Melissa correu aflita para ampará-la, mas não evitou reclamar:
— Sofia! Me desculpe dizer isso, mas você foi burra demais!
— Como você pôde falsificar um teste de paternidade? Você destruiu a nossa família inteira, tem noção disso?
— Se ia falsificar, ao menos me avisasse antes. E agora? Eles pegaram a gente de jeito. A gente queria destruí-la de vez, e no fim nós é que nos ferramos!
Sempre que pensava naquilo, o sangue de Melissa fervia.
Contudo, Sofia ainda era a irmãzinha que ela vira crescer. Se Felipe conseguia lavar as mãos, ela não conseguiria deixá-la à própria sorte.
O jeito era tirá-las de lá uma por uma primeiro.
Quanto à mãe e à tia, procuraria outra solução depois.

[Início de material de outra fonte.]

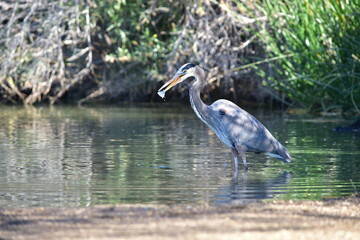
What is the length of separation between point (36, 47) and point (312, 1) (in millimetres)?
9335

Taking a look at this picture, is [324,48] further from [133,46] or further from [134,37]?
[134,37]

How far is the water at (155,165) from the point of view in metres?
7.10

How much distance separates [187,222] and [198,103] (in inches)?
155

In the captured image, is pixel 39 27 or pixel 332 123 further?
pixel 39 27

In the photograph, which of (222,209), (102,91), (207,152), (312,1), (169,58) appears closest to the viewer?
(222,209)

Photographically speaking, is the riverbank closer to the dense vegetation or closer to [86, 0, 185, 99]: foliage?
the dense vegetation

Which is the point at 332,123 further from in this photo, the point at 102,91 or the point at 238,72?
the point at 102,91

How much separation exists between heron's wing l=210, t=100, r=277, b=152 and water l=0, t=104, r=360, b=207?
281 millimetres

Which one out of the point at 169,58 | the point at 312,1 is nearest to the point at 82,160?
the point at 312,1

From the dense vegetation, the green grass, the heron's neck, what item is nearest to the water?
the heron's neck

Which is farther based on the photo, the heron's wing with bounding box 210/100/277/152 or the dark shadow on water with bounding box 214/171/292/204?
the heron's wing with bounding box 210/100/277/152

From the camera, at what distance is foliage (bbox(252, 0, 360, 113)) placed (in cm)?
1253

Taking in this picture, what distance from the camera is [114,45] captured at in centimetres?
2206

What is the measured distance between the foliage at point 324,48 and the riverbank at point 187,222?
6545 mm
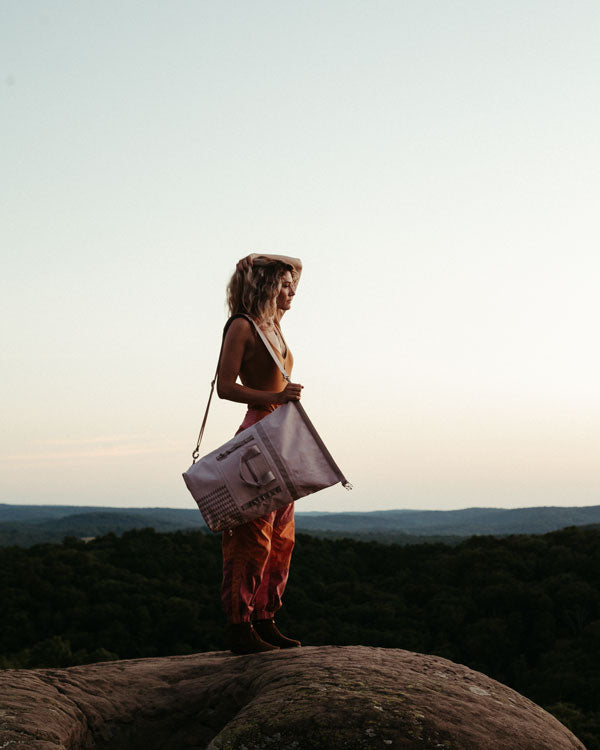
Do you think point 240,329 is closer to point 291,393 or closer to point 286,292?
point 286,292

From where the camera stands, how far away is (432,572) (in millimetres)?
27266

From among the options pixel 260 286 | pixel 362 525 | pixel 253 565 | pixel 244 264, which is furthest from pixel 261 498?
pixel 362 525

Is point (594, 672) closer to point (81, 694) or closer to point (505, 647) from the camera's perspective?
point (505, 647)

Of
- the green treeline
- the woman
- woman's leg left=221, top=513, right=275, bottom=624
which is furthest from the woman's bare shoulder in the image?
the green treeline

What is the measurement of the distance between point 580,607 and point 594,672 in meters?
2.34

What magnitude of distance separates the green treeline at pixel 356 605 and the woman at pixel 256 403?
14.9m

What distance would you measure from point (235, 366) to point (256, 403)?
320 millimetres

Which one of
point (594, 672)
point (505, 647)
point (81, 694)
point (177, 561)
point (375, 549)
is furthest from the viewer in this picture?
point (375, 549)

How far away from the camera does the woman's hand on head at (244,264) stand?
562cm

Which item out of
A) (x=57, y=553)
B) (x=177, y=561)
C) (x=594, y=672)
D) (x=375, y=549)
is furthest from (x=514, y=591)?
(x=57, y=553)

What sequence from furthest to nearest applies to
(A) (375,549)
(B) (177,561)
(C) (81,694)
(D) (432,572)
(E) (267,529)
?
(A) (375,549) → (D) (432,572) → (B) (177,561) → (E) (267,529) → (C) (81,694)

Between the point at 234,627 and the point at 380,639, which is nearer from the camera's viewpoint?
the point at 234,627

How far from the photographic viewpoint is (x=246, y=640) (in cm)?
539

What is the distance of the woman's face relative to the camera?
5.70m
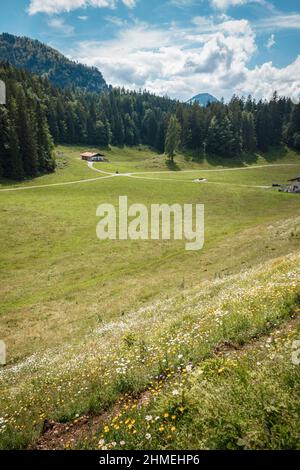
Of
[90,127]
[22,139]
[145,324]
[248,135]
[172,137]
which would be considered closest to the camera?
[145,324]

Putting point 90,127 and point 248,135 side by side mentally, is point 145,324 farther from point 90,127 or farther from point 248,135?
point 90,127

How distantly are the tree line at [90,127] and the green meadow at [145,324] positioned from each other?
2578 cm

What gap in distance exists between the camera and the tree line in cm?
9225

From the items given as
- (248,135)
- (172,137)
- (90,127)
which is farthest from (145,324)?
(90,127)

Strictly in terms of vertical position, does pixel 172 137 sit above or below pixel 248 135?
below

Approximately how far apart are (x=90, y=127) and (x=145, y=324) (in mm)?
185156

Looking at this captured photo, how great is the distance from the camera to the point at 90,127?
7318 inches

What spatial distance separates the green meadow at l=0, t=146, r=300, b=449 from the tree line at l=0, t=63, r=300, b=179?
25.8 m

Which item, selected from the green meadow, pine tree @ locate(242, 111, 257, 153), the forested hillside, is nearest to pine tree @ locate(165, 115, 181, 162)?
pine tree @ locate(242, 111, 257, 153)

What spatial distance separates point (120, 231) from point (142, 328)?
39518mm

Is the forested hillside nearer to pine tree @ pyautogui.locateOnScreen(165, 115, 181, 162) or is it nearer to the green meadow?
the green meadow

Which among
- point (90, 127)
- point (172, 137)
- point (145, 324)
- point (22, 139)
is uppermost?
point (90, 127)

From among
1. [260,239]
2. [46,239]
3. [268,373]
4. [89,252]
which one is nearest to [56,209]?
[46,239]

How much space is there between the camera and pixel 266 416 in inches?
254
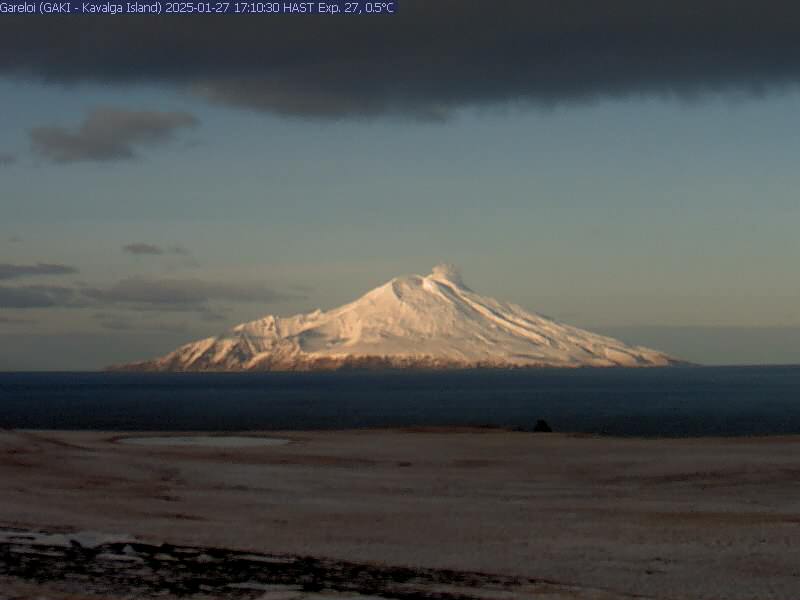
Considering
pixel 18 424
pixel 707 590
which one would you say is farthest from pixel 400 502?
pixel 18 424

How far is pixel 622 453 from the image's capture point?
44.3 meters

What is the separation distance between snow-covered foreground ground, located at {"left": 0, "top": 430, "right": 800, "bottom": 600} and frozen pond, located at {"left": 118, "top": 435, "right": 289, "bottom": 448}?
14.2ft

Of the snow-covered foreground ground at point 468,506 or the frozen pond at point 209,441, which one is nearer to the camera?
the snow-covered foreground ground at point 468,506

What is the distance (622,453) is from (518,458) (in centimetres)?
431

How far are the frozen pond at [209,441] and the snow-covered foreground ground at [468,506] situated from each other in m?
4.32

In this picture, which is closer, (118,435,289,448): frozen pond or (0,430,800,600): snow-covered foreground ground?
(0,430,800,600): snow-covered foreground ground

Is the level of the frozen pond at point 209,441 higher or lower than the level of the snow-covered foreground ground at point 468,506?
lower

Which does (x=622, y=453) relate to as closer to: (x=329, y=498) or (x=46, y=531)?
(x=329, y=498)

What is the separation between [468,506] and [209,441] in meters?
28.7

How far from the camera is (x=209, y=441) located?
179 ft

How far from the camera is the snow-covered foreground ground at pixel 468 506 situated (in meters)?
19.3

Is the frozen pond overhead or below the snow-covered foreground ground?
Answer: below

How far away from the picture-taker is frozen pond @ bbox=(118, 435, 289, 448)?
5081 centimetres

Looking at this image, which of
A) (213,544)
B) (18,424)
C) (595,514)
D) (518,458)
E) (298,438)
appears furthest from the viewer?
(18,424)
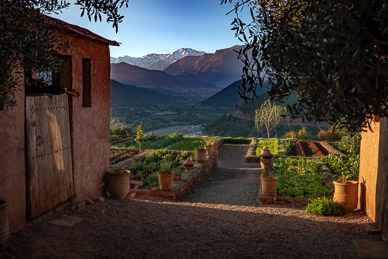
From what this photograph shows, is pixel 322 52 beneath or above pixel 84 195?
above

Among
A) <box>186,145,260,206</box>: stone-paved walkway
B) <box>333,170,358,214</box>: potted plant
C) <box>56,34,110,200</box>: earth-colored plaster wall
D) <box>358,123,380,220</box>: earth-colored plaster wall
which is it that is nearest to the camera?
<box>358,123,380,220</box>: earth-colored plaster wall

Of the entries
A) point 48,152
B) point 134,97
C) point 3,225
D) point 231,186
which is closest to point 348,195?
point 231,186

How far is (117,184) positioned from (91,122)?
5.16 ft

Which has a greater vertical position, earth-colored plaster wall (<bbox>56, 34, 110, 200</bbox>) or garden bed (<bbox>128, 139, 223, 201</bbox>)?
earth-colored plaster wall (<bbox>56, 34, 110, 200</bbox>)

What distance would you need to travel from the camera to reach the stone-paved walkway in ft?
34.2

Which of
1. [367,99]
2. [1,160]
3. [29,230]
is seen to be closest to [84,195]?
[29,230]

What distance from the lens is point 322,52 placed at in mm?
2473

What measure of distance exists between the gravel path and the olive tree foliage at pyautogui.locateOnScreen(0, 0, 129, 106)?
242 centimetres

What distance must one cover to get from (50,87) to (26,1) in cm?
359

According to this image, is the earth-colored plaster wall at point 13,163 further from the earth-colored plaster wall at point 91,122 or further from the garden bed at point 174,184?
the garden bed at point 174,184

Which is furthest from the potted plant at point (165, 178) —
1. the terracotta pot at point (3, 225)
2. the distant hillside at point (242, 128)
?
the distant hillside at point (242, 128)

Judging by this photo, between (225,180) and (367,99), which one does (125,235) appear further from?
(225,180)

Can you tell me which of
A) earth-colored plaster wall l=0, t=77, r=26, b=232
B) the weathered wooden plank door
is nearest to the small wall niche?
the weathered wooden plank door

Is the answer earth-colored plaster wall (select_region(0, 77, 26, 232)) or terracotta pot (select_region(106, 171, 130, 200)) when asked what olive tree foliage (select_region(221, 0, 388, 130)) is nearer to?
earth-colored plaster wall (select_region(0, 77, 26, 232))
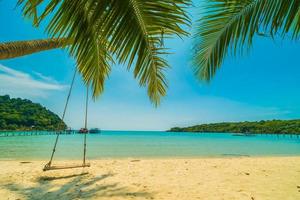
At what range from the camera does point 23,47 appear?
248 centimetres

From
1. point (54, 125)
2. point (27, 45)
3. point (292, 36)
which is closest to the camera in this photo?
point (292, 36)

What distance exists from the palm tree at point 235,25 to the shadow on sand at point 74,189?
370 centimetres

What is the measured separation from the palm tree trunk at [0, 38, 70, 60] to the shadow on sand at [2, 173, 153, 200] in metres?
3.57

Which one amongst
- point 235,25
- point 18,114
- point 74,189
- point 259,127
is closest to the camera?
point 235,25

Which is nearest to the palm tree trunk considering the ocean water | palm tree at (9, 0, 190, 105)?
palm tree at (9, 0, 190, 105)

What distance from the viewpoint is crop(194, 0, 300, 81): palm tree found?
1.92m

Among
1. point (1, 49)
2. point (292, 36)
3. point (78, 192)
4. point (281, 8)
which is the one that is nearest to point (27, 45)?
point (1, 49)

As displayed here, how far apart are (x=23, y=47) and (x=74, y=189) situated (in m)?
4.59

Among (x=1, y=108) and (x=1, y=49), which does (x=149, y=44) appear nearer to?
(x=1, y=49)

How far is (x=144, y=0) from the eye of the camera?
1800mm

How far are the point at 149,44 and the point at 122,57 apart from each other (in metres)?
0.25

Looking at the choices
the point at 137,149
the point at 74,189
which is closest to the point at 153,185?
the point at 74,189

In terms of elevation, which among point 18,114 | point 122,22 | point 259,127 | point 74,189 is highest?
point 18,114

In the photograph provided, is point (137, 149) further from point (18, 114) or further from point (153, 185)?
point (18, 114)
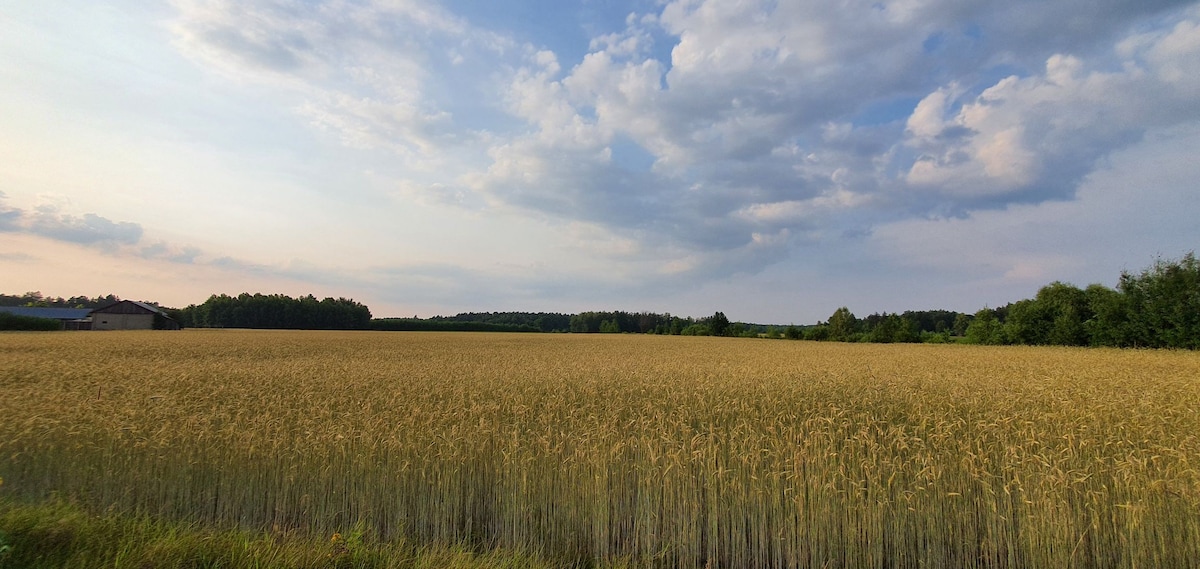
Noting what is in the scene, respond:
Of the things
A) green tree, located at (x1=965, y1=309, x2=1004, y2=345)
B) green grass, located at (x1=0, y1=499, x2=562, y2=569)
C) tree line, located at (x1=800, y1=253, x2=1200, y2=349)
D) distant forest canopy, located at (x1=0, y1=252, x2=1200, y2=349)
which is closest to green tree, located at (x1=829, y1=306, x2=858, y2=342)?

O rosto de Sofia estava lívido, sem um pingo de cor. Caminhava trêmula, a voz rouca e fraca:
— Irmã... A essas alturas... de que adianta dizer essas coisas?
— Você acha... que eu queria isso? Eu também rezo para que aquela maldita da Laís suma de vez do nosso mundo, só assim... teremos paz!
— Eu não imaginava que ela fosse tão durona, que conseguisse... nos destruir desse jeito.
Ao se lembrar do tormento que vivera na delegacia, Sofia rangeu os dentes de ódio.
Foi então que Zoraida, de braços cruzados ao lado delas, disse num tom banal:
— Ao meu ver, não é que essa Laís seja tão forte. É que vocês é que são fracas demais!
— Fiquem tranquilas, o castigo da Laís já chegou!
— Vocês provavelmente não sabiam, não é? A filha dela está com leucemia, acabou de ser transferida para Suzano para tratamento! Ela mal tem tempo de respirar, essa é a melhor chance de vocês virarem o jogo!